The rich are different than you and me. Recommended reading on the topic: "A Diamond As Big As The Ritz."

cieran,
It was on this weekend. Probably the confluence of the two brought it to mind.

mndean,
"The Maltese Falcon".

Anonymous said...

mndean, I accept the challenge and in the process I believe I may help to recover us blues' half memory.

Check out John Frankenheimer's wonderful 1964 film "The Train"

http://www.imdb.com/title/tt0059825/

skunqesh said...

The kleptocracy luvs to get their mits on artifacts, as well. Whole murals, frescos, reliefs, staturay, tile floors are constantly under attack, only to be hammered, pried, cracked, sawed, dynamited, basically obliterated out of history to feed this vapid hunger for 'status'.

grrrr..

Anonymous said...

It can’t be carved up like a roast turkey without losing the very thing that made it worth coveting in the first place

With the notable exception of valuable plates and maps that have all too often been razored out of books. It was a cottage industry for years. A lot of people made a lot of money selling the plates, and made the books they mutilated practically worthless, or worth a great deal less. Lordy, book geeks are so tiresome, aren't we?

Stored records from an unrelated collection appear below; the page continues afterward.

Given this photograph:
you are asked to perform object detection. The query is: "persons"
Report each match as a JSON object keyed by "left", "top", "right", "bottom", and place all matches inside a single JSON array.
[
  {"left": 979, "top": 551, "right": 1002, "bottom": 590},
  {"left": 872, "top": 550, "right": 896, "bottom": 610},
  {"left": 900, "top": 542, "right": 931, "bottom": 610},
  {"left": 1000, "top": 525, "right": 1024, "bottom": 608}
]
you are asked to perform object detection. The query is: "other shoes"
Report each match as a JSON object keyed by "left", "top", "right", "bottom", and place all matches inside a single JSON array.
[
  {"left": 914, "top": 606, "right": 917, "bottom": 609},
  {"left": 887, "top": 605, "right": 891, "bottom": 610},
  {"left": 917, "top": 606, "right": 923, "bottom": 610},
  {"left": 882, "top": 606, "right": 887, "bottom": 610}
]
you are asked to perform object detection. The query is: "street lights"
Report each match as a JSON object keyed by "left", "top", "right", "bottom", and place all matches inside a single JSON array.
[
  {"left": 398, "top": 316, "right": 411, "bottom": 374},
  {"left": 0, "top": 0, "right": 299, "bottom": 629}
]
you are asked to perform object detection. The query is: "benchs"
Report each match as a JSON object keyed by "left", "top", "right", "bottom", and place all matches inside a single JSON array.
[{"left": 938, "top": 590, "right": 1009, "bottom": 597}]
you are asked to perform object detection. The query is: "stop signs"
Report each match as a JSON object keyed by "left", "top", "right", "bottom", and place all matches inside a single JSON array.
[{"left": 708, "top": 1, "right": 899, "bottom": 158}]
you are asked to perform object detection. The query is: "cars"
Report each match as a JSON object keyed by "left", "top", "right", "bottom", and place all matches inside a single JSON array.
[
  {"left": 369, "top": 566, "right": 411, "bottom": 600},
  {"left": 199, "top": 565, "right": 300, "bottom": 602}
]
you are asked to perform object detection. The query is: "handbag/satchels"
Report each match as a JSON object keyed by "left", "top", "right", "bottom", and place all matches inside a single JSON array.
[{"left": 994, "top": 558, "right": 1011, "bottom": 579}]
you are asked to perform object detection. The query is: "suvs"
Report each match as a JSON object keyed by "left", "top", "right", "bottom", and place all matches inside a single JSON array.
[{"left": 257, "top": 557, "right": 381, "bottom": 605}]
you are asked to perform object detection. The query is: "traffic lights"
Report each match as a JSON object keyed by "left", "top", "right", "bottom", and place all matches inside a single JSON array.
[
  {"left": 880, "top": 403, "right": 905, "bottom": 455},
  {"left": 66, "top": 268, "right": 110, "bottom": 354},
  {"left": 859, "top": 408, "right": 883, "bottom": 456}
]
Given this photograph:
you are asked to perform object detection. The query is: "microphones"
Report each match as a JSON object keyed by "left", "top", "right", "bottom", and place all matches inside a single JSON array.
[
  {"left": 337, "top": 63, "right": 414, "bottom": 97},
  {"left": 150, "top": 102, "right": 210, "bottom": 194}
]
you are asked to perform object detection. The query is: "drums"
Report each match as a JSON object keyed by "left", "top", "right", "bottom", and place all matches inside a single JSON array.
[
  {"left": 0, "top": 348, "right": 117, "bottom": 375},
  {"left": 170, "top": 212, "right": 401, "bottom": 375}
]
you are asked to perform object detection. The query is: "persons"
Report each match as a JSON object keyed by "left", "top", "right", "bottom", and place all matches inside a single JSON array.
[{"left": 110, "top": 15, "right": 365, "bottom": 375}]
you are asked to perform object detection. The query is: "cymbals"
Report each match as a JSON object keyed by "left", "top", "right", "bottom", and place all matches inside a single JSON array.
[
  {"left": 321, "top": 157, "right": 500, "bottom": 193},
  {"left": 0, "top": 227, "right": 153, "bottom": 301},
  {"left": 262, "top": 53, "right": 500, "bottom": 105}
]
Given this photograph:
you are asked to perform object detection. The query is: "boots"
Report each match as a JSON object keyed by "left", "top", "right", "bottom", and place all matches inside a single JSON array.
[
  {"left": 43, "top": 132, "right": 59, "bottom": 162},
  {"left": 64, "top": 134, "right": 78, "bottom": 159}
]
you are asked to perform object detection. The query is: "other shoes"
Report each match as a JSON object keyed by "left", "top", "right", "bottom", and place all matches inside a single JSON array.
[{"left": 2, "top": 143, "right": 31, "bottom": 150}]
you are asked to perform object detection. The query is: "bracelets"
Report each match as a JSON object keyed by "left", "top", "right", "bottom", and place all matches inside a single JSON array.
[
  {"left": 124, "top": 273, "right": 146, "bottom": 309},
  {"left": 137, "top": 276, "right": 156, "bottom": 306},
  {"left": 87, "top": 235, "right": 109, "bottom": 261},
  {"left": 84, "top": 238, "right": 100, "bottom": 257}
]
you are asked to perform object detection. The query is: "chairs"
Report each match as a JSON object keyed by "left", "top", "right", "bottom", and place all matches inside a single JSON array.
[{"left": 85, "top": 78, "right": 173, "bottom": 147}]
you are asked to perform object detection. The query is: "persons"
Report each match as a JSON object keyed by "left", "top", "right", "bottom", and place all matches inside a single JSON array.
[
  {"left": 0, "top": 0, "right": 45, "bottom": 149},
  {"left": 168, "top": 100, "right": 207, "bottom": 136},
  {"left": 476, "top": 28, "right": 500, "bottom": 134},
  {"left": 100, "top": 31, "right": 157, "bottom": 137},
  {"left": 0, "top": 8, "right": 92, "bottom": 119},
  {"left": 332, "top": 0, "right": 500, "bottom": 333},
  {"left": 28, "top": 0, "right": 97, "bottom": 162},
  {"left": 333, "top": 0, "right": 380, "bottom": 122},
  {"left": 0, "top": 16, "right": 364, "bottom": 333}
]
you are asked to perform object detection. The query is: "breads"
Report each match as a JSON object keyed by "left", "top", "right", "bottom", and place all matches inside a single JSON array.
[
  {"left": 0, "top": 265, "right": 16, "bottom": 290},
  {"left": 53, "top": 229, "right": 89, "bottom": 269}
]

A recent notable practitioner was the rare-maps guy, who ripped off millions of dollars worth of maps from various libraries becaue a librarian dissed him once. Or something.

In this case, I expect you are right. It was either a crime of opportunity, and now some poor schmoe has a hot picture he can't possibly unload, and will have to try to ransom and get caught easily; or it was stolen on order for some rich bastard to keep in his vault to gloat over. I always wonder what happens when these geezers die. Do the heirs continue gloating? Or do they have to face the music and return the loot? If I were them, I would rather admit Uncle Desmond was a thief and give back the swag than pay the inheritance tax on a fucking Goya.

Anonymous said...

One great film and one very good film (that i haven't seen, just going by its reputation) - is that all you guys got? I consider the bird as little more than a MacGuffin, anyway, but I'll give to you, ya bastard. Remember the other times they tried filming the Maltese Falcon? #1 wasn't much, and had a workmanlike director in Roy Del Ruth who is one of the better of the hack directors Warners had (he wasn't no artist). He could be good if the script was good, like in Blessed Event, but he didn't have a great star in this, the script wasn't very snappy, and for some reason even Bebe Daniels and Una Merkel couldn't make me care. #2, well, outside having Alison Skipworth as a very weird interpretation of Caspar Gutman as a curio, it wasn't much either. And the all-time worst Sam Spade character ever in Warren William. As I was watching it, all I could think was, "What the hell does this guy think he's playing?" Even having Bette Davis as Brigid O'Shaughnessy (NOT her name in the film, in fact none have their, er, canonical names, but the plot's the same) didn't make attempt #2 anything more than something to groan at. So they had to have three tries at the thing before they could get it right. Tells ya how hard it really is to make art theft into a good film.

Anonymous said...

Perhaps it was stolen for its aesthetic value alone. After all, Napoleon kept the Mona Lisa in his bathroom (true fucking story).